Report back every line from the entries below in which the word "each" occurs.

═══ Source records

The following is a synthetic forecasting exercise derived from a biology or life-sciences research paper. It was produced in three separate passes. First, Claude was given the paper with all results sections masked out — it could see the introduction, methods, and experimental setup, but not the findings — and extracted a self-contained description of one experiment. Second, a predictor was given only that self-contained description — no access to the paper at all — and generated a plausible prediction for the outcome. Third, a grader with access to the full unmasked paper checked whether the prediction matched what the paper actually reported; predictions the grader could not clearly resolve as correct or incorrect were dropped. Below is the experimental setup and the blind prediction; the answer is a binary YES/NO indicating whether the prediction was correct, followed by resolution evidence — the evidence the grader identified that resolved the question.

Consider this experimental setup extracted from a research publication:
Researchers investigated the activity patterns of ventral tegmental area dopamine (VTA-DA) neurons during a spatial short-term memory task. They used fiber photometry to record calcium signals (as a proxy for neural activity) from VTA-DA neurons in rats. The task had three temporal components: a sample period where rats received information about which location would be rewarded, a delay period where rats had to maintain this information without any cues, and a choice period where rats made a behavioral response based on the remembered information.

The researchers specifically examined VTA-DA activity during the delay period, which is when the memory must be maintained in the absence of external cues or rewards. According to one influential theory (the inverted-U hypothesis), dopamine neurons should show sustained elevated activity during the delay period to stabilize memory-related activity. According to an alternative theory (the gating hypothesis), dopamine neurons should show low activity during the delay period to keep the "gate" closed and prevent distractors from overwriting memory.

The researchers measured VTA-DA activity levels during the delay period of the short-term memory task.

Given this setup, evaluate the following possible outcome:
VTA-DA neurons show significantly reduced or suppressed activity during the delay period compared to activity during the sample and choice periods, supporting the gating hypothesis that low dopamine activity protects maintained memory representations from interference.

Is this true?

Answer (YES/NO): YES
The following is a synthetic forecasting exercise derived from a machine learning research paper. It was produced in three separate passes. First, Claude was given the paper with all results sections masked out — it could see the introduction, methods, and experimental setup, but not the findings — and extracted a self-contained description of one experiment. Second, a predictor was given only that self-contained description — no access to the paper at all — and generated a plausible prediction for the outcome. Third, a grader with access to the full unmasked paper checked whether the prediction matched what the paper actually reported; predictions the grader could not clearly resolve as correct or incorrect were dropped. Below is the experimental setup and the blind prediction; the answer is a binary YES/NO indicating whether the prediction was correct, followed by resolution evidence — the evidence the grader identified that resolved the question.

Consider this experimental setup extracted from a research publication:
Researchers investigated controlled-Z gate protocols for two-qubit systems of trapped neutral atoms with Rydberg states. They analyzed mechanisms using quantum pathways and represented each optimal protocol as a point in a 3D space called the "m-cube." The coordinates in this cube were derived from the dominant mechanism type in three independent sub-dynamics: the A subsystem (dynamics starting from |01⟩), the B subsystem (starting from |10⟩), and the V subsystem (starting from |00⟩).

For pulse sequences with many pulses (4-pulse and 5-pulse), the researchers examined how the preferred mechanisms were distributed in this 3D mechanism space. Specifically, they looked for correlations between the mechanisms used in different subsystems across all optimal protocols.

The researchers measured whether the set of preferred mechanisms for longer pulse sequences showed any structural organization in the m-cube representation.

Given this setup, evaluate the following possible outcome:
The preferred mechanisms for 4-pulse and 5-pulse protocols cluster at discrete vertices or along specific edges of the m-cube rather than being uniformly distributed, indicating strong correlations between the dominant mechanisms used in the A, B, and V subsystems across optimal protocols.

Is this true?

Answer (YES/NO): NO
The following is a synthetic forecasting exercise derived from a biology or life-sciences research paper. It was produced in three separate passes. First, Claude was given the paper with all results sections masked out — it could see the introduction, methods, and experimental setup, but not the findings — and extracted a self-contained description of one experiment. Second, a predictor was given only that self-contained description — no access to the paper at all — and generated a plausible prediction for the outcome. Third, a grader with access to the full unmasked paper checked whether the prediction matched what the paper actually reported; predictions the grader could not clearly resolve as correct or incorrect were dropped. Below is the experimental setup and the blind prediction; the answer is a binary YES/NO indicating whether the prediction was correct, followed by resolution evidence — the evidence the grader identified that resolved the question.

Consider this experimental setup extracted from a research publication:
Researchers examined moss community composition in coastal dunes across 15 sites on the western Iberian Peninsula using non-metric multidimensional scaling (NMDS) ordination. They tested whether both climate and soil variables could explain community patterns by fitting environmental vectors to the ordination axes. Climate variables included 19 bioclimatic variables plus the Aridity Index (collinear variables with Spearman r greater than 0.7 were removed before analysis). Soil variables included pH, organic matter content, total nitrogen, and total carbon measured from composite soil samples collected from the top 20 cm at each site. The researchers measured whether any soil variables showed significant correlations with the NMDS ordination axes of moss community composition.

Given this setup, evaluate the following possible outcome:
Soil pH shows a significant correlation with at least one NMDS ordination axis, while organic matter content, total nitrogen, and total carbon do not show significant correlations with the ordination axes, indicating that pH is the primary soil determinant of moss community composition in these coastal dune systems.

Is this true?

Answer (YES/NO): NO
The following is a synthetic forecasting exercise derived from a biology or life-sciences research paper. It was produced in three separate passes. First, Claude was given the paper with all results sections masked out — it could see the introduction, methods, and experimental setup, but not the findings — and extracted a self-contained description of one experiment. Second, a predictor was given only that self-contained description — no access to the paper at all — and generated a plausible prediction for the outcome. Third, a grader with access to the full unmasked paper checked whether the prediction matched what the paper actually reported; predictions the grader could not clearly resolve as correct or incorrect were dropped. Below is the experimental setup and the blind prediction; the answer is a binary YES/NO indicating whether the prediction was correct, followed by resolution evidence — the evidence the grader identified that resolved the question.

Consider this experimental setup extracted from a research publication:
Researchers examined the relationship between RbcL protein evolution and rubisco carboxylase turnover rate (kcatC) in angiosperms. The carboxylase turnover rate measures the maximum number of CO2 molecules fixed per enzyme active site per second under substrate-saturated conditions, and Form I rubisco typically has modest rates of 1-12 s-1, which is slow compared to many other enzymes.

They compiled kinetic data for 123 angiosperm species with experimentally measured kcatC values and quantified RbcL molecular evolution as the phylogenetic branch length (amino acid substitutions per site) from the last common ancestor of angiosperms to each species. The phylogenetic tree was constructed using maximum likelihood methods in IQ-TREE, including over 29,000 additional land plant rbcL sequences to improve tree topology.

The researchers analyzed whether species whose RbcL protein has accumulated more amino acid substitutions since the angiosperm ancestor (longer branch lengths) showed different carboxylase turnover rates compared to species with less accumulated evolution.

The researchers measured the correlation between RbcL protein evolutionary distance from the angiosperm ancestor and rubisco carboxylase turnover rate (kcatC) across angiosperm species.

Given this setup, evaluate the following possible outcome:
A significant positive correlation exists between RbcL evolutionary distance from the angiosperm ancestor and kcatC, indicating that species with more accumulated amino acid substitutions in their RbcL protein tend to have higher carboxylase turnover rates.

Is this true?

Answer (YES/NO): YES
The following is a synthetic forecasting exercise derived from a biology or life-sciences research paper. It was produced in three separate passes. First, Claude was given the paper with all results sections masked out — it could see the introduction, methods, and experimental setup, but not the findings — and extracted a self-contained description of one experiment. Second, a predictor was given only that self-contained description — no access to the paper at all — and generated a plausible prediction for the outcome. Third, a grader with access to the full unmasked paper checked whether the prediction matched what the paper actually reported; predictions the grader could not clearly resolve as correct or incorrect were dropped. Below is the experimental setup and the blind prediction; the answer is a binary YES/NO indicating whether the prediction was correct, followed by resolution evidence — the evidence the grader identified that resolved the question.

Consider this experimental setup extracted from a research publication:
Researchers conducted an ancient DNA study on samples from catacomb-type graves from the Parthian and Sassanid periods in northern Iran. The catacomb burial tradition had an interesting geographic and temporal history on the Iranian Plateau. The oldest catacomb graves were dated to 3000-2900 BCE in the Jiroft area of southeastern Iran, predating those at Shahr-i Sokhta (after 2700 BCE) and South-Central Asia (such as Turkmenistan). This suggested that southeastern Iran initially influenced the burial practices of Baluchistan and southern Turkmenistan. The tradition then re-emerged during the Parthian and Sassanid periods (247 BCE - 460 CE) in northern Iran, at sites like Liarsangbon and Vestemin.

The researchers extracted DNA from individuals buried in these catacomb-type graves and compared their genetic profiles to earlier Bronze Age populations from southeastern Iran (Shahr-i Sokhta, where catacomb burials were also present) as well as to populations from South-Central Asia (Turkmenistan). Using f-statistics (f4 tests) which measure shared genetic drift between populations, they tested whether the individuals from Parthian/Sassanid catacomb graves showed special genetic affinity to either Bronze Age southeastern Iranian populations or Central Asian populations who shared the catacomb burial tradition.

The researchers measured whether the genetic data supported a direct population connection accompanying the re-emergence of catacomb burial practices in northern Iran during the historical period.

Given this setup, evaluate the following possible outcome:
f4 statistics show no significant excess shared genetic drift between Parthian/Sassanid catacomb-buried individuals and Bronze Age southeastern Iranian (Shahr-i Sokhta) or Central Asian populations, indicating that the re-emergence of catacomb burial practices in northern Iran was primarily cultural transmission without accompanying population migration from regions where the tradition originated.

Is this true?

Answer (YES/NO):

══════

### Exercise result
Researchers investigated controlled-Z gate protocols for two-qubit systems of trapped neutral atoms with Rydberg states. They analyzed mechanisms using quantum pathways and represented each optimal protocol as a point in a 3D space called the "m-cube." The coordinates in this cube were derived from the dominant mechanism type in three independent sub-dynamics: the A subsystem (dynamics starting from |01⟩), the B subsystem (starting from |10⟩), and the V subsystem (starting from |00⟩).
Researchers examined moss community composition in coastal dunes across 15 sites on the western Iberian Peninsula using non-metric multidimensional scaling (NMDS) ordination. They tested whether both climate and soil variables could explain community patterns by fitting environmental vectors to the ordination axes. Climate variables included 19 bioclimatic variables plus the Aridity Index (collinear variables with Spearman r greater than 0.7 were removed before analysis). Soil variables included pH, organic matter content, total nitrogen, and total carbon measured from composite soil samples collected from the top 20 cm at each site. The researchers measured whether any soil variables showed significant correlations with the NMDS ordination axes of moss community composition.
They compiled kinetic data for 123 angiosperm species with experimentally measured kcatC values and quantified RbcL molecular evolution as the phylogenetic branch length (amino acid substitutions per site) from the last common ancestor of angiosperms to each species. The phylogenetic tree was constructed using maximum likelihood methods in IQ-TREE, including over 29,000 additional land plant rbcL sequences to improve tree topology.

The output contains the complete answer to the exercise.